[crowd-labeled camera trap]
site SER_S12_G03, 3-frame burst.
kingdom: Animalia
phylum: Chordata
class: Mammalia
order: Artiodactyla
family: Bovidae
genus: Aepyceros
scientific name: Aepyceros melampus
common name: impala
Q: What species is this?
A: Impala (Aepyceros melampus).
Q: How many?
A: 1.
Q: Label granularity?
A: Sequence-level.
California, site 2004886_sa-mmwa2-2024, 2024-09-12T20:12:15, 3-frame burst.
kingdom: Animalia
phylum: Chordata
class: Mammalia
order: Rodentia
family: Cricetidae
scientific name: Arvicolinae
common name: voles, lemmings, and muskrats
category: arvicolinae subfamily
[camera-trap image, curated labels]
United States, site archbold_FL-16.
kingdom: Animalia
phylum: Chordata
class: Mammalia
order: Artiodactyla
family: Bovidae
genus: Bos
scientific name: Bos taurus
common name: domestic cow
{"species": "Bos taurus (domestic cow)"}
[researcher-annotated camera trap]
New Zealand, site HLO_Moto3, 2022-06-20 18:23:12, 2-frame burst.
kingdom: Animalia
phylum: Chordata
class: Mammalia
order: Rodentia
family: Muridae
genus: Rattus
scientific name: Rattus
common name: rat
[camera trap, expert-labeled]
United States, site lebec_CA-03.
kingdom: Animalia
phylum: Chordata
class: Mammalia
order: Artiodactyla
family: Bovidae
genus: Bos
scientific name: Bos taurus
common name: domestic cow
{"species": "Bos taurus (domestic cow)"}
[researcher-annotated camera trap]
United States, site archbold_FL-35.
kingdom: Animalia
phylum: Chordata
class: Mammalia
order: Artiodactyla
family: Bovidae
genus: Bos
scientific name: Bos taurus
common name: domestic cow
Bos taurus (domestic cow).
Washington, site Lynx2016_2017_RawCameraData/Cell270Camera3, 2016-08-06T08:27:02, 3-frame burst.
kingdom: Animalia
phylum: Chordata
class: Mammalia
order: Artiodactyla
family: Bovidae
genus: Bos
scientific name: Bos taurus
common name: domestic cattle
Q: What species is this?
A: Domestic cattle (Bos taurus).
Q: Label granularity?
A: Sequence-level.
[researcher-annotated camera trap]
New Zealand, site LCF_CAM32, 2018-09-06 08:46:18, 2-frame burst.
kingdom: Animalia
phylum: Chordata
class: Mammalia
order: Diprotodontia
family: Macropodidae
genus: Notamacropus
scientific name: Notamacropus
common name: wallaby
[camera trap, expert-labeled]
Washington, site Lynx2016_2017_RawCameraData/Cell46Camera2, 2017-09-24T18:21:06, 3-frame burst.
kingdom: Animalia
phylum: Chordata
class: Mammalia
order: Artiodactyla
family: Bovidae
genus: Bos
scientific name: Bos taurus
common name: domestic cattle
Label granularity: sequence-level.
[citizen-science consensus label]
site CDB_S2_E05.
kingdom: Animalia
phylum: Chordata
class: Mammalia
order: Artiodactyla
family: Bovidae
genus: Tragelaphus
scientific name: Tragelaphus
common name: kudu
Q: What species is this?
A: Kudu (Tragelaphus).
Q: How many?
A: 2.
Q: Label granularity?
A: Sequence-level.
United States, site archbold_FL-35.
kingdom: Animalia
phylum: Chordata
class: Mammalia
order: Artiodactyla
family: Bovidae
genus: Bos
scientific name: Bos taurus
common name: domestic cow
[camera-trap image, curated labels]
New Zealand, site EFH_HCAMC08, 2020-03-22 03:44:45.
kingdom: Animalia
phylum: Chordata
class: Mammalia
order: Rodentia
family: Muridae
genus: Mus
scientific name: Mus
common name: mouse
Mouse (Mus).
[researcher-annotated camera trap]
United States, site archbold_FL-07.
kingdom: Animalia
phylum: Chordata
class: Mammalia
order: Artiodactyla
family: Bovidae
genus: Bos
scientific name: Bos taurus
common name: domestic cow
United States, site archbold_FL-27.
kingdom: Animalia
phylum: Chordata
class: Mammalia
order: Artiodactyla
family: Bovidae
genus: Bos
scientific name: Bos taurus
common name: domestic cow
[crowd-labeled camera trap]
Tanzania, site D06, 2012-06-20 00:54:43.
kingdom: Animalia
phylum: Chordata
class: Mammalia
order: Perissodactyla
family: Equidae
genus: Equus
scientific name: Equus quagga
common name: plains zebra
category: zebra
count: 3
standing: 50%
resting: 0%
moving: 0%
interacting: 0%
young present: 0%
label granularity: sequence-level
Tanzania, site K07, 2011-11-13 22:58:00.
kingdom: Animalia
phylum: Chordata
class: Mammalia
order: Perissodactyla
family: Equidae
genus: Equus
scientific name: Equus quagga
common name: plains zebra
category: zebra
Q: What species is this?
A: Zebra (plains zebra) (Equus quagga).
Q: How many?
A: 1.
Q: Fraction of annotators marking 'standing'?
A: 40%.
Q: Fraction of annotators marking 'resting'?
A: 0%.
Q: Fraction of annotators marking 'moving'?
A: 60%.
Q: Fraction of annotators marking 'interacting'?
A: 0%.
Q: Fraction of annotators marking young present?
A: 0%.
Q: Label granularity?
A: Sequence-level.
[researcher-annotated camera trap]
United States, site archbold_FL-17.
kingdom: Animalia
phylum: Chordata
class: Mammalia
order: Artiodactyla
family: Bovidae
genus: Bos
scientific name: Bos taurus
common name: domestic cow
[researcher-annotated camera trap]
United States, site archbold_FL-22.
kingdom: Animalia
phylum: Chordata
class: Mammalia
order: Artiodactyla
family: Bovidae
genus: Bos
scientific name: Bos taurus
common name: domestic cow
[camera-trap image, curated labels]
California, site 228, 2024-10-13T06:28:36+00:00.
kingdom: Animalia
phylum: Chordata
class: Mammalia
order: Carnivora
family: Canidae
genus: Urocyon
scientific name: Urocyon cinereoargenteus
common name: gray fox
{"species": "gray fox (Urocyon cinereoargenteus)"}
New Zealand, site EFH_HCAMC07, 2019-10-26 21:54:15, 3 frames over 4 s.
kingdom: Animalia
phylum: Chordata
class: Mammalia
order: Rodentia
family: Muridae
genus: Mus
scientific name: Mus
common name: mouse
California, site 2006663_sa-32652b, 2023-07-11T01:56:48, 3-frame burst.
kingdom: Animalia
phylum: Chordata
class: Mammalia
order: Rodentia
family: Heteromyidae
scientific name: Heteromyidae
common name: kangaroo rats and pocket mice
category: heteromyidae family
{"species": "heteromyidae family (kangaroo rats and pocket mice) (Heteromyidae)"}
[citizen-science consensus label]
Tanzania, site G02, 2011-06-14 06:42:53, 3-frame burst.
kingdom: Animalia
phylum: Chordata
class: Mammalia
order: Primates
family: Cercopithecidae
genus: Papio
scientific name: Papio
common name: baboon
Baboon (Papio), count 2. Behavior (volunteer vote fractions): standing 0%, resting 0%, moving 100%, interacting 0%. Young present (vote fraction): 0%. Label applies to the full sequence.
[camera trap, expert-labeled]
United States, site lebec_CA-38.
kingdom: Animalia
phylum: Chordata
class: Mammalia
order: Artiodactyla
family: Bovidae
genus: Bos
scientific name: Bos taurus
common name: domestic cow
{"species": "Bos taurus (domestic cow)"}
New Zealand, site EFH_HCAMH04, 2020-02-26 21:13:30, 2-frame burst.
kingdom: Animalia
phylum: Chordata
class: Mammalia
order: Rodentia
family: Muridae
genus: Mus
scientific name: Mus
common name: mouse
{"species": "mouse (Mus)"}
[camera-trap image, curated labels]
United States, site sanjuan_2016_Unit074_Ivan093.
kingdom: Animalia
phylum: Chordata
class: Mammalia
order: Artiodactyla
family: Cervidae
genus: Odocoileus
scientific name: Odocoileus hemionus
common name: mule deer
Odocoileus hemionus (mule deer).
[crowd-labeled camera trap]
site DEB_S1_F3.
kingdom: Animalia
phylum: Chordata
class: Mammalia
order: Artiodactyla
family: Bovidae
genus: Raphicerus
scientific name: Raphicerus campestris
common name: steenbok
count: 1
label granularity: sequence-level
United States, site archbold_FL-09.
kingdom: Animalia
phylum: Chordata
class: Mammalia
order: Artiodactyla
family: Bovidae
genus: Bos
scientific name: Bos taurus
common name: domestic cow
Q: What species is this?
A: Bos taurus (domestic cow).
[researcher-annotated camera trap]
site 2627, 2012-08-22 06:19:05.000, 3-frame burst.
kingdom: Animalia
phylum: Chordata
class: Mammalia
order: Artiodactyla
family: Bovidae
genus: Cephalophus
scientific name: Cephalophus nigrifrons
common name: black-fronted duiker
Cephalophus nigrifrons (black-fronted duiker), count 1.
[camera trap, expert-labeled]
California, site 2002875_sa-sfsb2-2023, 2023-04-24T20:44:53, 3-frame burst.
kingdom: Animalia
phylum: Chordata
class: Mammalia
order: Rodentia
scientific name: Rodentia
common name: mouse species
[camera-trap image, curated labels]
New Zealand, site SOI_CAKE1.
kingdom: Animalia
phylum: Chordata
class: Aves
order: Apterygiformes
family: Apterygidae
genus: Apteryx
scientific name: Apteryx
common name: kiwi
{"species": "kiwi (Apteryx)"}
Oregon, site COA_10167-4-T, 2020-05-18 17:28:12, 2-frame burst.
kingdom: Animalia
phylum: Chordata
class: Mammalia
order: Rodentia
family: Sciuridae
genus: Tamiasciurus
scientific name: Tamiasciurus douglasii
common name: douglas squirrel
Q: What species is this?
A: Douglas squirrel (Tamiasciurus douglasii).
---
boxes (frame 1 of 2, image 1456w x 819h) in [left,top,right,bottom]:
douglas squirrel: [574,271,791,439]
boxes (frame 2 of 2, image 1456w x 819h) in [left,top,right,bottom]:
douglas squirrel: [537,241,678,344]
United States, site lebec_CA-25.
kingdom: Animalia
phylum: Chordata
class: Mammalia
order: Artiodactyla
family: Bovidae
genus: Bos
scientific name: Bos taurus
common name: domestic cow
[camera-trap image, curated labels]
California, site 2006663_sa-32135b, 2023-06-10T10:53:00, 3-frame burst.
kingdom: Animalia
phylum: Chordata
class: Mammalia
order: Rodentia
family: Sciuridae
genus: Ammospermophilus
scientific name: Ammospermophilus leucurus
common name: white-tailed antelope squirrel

**PROBLEM TO SOLVE**
The answer must consist of every line from the entries that holds the string "annotators".

**EXERCISE RESULT**
Q: Fraction of annotators marking 'standing'?
Q: Fraction of annotators marking 'resting'?
Q: Fraction of annotators marking 'moving'?
Q: Fraction of annotators marking 'interacting'?
Q: Fraction of annotators marking young present?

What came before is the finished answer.